Supported data formats

Quickwit ingests JSON records and refers to them as "documents" or "docs". Each document must be a JSON object. When ingesting files, documents must be separated by a newline.

Quickwit does not yet support file formats such as Avro or CSV. Compression formats such as bzip2 or gzip are also not supported yet.

Data model

Quickwit supports both schemaless indexes and fixed schemas. The "document mapping" of an index, also commonly called "doc mapping", is a list of field names and types that declares the schema of an index. For a schemaless or mixed fixed schema and schemaless indexing, follow our guide on schemaless indexing. Additionally, a doc mapping specifies how documents are indexed (tokenizers) and stored (column-oriented vs. row-oriented).

Merge process and merge policy

An index is broken into immutable splits. The size of a split is defined by the number of documents it carries. A split is considered "mature" when its size reaches a threshold defined in the index config as split_num_docs_target.

An indexer buffers incoming documents and produces a new split when the size of the buffer reaches split_num_docs_target or commit_timeout_secs seconds have passed since the first document has been enqueued, depending on which event occurs first. In the latter case, the indexer generates immature splits. The merge process designates the iterative procedure that groups and merges immature splits together to produce mature splits.

The merge policy controls the merge algorithm, which is mainly driven by the two parameters split_num_docs_target and merge_factor. Each time a new split is published, the merge policy examines the list of immature splits and attempts to merge merge_factor splits together in order to produce larger splits. The merge policy may also decide to merge fewer or more splits together if deemed necessary. Finally, the merge algorithm never merges more than max_merge_factor splits together.

Split store

The split store is a cache that keeps recently published and immature splits on disk to speed up the merge process. After a successful merge phase, the split store evicts dangling splits.

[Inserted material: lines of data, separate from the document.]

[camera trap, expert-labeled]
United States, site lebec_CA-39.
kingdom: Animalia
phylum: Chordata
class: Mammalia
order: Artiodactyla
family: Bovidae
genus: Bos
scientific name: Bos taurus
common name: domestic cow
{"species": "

The disk space allocated to the split store is controlled by the config parameters split_store_max_num_splits and split_store_max_num_bytes.

Data sources

A data source designates the location and set of parameters that allow to connect to and ingest data from an external data store, which can be a file, a stream, or a database. Often, Quickwit simply refers to data sources as "sources". The indexing engine supports file-based and stream-based sources. Quickwit can insert data into an index from one or multiple sources, defined in the index config.

File sources

File sources are sources that read data from a file stored on the local file system.

Streaming sources

Streaming sources are sources that read data from a streaming service such as Apache Kafka. As of version 0.2, Quickwit only supports Apache Kafka. Future versions of Quickwit will support additional streaming services such as Amazon Kinesis.

Checkpoint

Quickwit achieves exactly-once processing using checkpoints. For each source, a "source checkpoint" records up to which point documents have been processed in the target file or stream. Checkpoints are stored in the metastore and updated atomically each time a new split is published. When an indexing error occurs, the indexing process is resumed right after the last successfully published checkpoint. Internally, a source checkpoint is represented as an object mapping from absolute paths or partition IDs to offsets or sequence numbers.